A teraz, jeżeli panowie pozwolą, to przejdziemy do głosowania.

(Głos z sali: Oczywiście.)

Pozwalają? Dobrze, to najpierw będziemy głosować nad wnioskiem mniejszości, który pan senator dzisiaj ponownie zgłosił.

Kto z panów senatorów jest za przyjęciem wniosku o odrzucenie ustawy? Bardzo proszę. (5)

Kto jest przeciwny? (7)

Kto się wstrzymał? (1)

Dziękuję bardzo.

Wniosek nie uzyskał poparcia.

Teraz poprawka pana senatora Gruszki, podwyższająca próg z 10%, jak chciał Sejm, na 15%.

Kto z panów senatorów jest za przyjęciem tego wniosku? Bardzo proszę. (12)

Kto jest przeciwny? (0)

Kto się wstrzymał? (1)

Dziękuję.

Pan senator Jurcewicz wstrzymał się od głosu. Dobrze.

I jeszcze poprawka legislacyjna, którą zaproponowało Biuro Legislacyjne i którą poparliśmy na naszym poprzednim posiedzeniu.

Kto jest za przyjęciem tej poprawki? Bardzo proszę. (12)

Kto jest przeciwny? (0)

Kto się wstrzymał? (1)

Dziękuję.

(Głos z sali: Głosujemy nad całą ustawą?)

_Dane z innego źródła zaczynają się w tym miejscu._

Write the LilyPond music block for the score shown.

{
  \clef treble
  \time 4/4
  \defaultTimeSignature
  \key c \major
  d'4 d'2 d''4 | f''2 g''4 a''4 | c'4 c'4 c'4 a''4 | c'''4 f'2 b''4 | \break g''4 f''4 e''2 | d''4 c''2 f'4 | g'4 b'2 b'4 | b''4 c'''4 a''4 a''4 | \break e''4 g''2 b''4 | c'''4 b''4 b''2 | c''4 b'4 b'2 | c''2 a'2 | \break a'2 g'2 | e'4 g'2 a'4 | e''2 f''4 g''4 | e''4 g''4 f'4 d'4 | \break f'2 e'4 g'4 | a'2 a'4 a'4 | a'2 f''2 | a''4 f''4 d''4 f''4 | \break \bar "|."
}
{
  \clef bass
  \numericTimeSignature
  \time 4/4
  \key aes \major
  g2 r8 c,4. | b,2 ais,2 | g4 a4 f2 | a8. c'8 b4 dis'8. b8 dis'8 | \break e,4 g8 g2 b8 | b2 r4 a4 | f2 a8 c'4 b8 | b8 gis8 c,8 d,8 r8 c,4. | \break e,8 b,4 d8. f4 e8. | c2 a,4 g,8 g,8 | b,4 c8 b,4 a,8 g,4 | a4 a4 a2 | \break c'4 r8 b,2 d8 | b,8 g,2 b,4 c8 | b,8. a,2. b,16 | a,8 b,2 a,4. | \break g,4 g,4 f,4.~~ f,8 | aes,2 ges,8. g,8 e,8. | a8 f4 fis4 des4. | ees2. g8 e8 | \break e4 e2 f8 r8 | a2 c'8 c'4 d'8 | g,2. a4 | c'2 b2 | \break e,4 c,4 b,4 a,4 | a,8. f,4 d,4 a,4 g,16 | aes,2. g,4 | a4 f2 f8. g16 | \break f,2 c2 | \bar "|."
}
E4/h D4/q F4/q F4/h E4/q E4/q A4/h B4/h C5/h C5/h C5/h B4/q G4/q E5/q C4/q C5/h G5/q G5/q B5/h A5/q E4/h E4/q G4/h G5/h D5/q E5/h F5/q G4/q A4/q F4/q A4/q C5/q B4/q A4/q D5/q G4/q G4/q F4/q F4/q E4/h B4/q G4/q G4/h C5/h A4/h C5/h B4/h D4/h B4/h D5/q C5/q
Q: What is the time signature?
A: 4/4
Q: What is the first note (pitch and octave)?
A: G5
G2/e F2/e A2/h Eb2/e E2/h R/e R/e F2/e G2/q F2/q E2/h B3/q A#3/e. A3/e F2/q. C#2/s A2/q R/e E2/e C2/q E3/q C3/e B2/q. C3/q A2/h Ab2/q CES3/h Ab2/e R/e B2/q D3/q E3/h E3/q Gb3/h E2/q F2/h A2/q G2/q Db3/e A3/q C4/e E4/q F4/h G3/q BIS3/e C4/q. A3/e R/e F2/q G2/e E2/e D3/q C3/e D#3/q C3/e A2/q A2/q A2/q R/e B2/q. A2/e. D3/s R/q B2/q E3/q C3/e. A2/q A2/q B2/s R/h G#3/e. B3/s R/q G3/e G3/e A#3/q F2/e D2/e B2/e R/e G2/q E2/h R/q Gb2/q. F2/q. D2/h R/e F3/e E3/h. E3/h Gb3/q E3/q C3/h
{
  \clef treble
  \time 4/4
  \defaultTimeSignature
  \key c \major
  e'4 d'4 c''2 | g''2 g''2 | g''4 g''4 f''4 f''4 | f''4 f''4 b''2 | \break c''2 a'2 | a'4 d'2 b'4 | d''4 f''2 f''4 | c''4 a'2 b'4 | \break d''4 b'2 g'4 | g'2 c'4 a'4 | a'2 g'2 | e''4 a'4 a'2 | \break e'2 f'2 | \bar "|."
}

Nie, nie. Nad całą nie głosujemy.

Czy mogę kontynuować moją misję sprawozdawcy?

(Głos z sali: Tak jest.)

Dziękuję za przyzwolenie.

Dziękuję też za ciekawą dyskusję, którą obiecuję kontynuować.

Zamykam posiedzenie.

(Koniec posiedzenia o godzinie 14 minut 52)

Uwaga!

Zapis stenograficzny jest tekstem nieautoryzowanym.